Exercise passage =>
+ + + + + + +
Saturday, March 18, 2006

What Will You Do?

Sorry for being missing in action for the last few weeks. The course is driving me crazy, and the cough I am having now is virtually bringing my lungs out. What an irony that while we are studying respiratory diseases now, half of the lecture hall are coughing away spraying their germs like perfume aerosols.

Yesterday I had my weekly PBL in the morning, and something that happened disturbed me badly. Just a scenario for everyone to consider:

Say you are a practising family doctor now, and your former coursemate is practising in a suburb nearby. One day the former coursemate ringed you up and asked for your opinion regarding a sign of his patient which he's unable to diagnose. You studied like a nerd back in med school, so you have a clear idea of what the sign means.

The question is - Will you give him the answer?
Now maybe some are going to say, "Of course not! He's unable to give the diagnosis, now if he's going to lose his customer/patient, so be it!" But if we give it a second thought, why did you become a doctor, in the first place?
+ + + + + + +
Data extract =>
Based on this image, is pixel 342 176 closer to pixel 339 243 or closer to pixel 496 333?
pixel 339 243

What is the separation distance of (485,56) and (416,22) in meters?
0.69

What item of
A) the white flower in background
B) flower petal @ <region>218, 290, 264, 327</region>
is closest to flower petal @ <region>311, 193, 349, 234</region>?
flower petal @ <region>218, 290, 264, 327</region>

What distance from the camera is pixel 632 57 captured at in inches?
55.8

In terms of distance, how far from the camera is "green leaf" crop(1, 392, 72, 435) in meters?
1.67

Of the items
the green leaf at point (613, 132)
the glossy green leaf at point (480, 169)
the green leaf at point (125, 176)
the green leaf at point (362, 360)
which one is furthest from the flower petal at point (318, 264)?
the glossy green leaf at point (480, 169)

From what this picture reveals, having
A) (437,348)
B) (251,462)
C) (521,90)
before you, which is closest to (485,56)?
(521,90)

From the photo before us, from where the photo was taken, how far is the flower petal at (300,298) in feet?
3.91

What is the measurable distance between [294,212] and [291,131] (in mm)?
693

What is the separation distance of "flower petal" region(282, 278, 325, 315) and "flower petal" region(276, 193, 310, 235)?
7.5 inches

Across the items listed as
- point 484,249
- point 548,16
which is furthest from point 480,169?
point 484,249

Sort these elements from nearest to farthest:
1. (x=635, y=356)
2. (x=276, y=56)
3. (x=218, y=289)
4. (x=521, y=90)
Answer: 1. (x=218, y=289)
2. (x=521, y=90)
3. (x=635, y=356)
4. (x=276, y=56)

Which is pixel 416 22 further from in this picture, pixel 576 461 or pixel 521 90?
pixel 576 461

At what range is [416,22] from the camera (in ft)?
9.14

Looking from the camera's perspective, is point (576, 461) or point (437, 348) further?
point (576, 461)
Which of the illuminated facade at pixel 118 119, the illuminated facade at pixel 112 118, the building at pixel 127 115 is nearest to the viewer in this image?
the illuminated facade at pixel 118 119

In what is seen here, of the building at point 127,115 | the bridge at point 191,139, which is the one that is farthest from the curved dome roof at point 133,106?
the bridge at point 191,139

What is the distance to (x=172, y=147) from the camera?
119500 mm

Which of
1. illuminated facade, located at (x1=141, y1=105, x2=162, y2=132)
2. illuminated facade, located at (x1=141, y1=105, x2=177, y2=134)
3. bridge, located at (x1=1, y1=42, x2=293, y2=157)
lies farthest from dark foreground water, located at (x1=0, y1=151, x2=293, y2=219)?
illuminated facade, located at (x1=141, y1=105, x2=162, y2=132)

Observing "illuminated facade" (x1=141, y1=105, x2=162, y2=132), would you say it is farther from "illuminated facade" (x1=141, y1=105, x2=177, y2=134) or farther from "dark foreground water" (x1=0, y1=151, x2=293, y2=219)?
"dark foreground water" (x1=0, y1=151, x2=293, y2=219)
+ + + + + + +
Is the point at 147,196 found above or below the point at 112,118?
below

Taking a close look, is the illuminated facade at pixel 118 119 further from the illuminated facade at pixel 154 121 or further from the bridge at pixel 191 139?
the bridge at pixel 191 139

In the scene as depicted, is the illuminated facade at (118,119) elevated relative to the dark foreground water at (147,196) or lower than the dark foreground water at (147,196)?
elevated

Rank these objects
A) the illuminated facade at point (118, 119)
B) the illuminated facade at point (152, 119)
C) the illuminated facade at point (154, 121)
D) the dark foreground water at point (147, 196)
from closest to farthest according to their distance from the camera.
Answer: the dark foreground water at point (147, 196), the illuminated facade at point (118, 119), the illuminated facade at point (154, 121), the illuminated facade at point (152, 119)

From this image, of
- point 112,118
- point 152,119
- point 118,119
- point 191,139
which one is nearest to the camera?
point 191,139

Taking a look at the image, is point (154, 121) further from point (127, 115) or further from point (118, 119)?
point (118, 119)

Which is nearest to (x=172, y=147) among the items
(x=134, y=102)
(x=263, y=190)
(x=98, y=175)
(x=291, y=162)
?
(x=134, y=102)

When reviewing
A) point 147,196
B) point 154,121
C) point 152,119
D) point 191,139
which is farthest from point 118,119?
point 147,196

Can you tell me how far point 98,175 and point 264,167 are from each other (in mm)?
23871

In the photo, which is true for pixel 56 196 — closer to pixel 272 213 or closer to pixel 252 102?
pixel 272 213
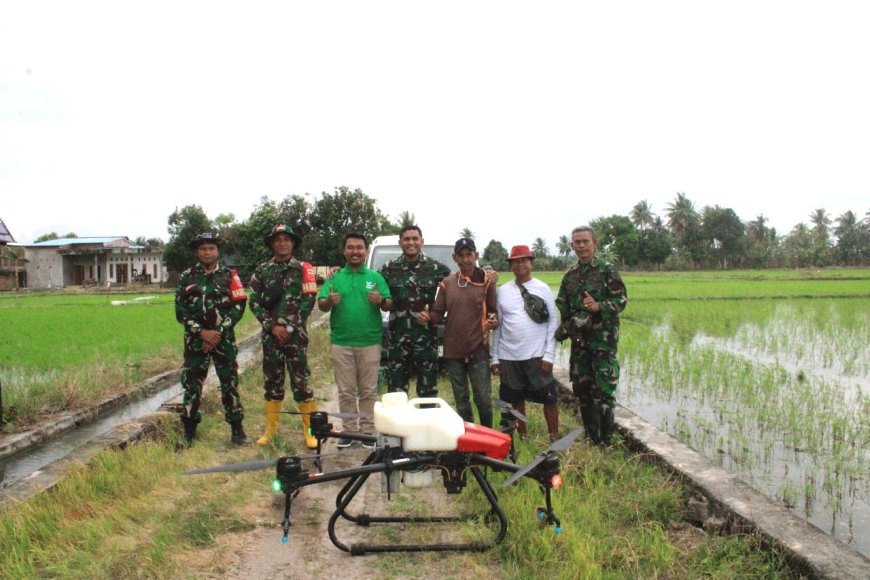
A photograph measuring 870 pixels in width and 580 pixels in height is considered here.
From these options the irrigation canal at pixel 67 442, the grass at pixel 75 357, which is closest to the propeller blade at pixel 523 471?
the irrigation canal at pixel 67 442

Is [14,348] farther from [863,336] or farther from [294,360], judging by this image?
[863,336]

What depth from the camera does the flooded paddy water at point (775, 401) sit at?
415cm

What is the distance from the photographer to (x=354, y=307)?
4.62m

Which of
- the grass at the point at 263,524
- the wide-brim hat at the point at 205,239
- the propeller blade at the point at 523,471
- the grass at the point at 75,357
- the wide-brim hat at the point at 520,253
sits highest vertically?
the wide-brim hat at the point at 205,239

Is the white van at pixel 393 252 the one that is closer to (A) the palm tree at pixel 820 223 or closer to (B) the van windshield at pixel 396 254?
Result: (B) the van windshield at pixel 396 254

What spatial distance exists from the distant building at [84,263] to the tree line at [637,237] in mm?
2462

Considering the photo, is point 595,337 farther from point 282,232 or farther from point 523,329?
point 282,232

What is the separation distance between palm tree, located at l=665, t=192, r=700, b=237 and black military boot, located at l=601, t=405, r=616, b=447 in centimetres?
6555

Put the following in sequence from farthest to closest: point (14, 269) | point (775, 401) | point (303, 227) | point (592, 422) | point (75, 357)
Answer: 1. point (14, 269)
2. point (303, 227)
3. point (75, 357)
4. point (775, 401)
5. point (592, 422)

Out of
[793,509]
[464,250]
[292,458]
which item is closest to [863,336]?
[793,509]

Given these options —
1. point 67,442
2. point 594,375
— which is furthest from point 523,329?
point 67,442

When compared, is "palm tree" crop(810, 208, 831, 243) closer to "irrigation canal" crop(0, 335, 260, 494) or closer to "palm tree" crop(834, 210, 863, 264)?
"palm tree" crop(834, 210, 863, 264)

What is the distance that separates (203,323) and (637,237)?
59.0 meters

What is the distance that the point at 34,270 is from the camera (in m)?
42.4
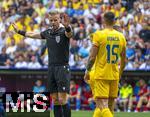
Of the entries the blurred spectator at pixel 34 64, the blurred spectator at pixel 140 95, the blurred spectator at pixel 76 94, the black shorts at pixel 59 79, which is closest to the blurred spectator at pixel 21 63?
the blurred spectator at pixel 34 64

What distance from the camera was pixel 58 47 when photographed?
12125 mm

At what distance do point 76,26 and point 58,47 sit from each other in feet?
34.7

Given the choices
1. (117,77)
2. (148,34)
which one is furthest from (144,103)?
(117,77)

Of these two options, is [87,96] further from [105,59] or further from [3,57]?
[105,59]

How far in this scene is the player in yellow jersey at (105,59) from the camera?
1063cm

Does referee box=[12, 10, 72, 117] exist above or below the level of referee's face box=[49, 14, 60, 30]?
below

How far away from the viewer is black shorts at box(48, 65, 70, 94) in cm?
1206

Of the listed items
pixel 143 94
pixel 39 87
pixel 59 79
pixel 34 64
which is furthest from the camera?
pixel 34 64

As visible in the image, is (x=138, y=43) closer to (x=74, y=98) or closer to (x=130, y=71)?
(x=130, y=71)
+ + + + + + +
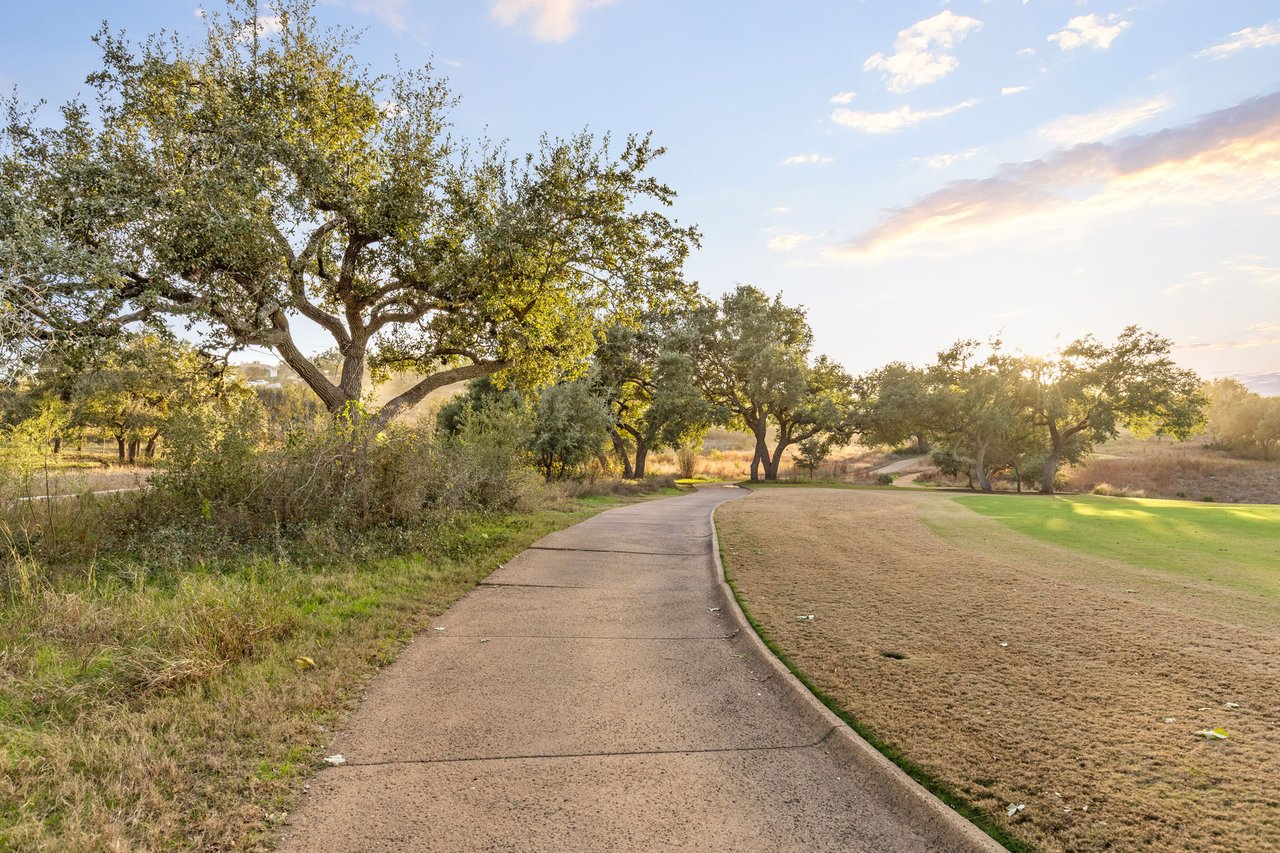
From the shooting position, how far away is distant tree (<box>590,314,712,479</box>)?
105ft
+ + + + + + +
Questions =>
(1) Can you rewrite the blog post from "Say you are" through "the first place?" with "coursemate" substituted by "classmate" everywhere it appears?
(2) Which sentences in the blog post, including its title, end with a question mark?
(3) How would the blog post about the PBL scenario go on after its final question? Extend it from there.

Answers to this exercise =>
(1)
Say you are a practising family doctor now, and your former classmate is practising in a suburb nearby. One day the former classmate ringed you up and asked for your opinion regarding a sign of his patient which he's unable to diagnose. You studied like a nerd back in med school, so you have a clear idea of what the sign means.

The question is - Will you give him the answer?
Now maybe some are going to say, "Of course not! He's unable to give the diagnosis, now if he's going to lose his customer/patient, so be it!" But if we give it a second thought, why did you become a doctor, in the first place?

(2)
What Will You Do?
The question is - Will you give him the answer?
But if we give it a second thought, why did you become a doctor, in the first place?

(3)
A slightly similar scenario happened yesterday. Just so that everyone knows what I am talking about, I would just introduce Problem Based Learning briefly. Problem Based Learning is one of our course modules in which medical students are divided into small groups of 10, in which medical cases are discussed on every Monday and Friday. On Monday every group is given a case which is the same for everyone. On that day, we will go on with our routine of making hypotheses, constructing mechanism, suggesting types of medical examination and identifying learning issues. After Monday, everyone goes home and does their own research regarding the learning issues. On Friday, we will present our learning issues and bring the case to a closure. Oh ya, the most important thing about the PBL: we are marked according to our participation, presentation, knowledge, teamwork etc, and the marks count towards the final semester result. The PBL cases will also be incorporated into our final exams.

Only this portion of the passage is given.